Friday, June 10, 2005

Momentary Butterfly

For about an hour or two last night, I felt the happiest I've been in a long time. I'm happy. Truly happy.

"You won't have to worry about anything. All you'll need to do is relax."

I love my boyfriend.

An indulgent long weekend in the tropics. Where work, family and all the horrors of late will not reach me. I can't wait.

More importantly I went to the doctor's last night. Everything is fine. I was so scared of complications. He was right. The last few weeks will all soon be a bad dream. Bad memories. No more.

We are made up of the sum of our experiences. If this is what it took to get here, then I accept. I told mum in one of our fights that I will never regret going out with my boyfriend, and making the decisions I made. I still stand by that. No matter the pain, right now it feels like it's all been worth it.

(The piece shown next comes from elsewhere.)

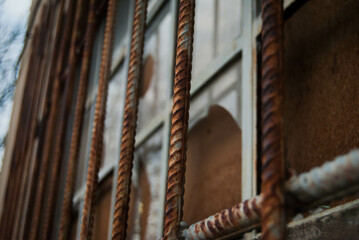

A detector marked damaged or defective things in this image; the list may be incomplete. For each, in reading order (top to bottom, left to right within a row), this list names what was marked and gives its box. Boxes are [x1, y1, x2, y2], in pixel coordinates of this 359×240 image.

I feel so lucky to have a man who loves me so much. It feels wonderful to have my love reciprocated. Especially when often I am reminded that his love for me far exceeds mine for him. Suddenly it feels like I can breath. And I know in my heart of hearts the most important thing is that I cherish these moments for as long as they last. They come few and far in between. And so often not enough.

Today's forecast:

After every earthquake, there's always an aftershock. These never measure as much on the Richter Scale yet they produce further tension. They shake everything up just as it is starting to settle. They provide a vivid reminder of recent stress. They cause people to wonder if it is all happening over again. What they actually do is complete the process. If something has been loosened but not fully shifted, the secondary wave takes care of it. Don't fear this weekend's eruption.

Great........... you know, sometimes I wonder why I bother reading my horoscope. All it seems to do is tell me bad news. You mean like, there's more to come? Happiness really does come few and far between eh?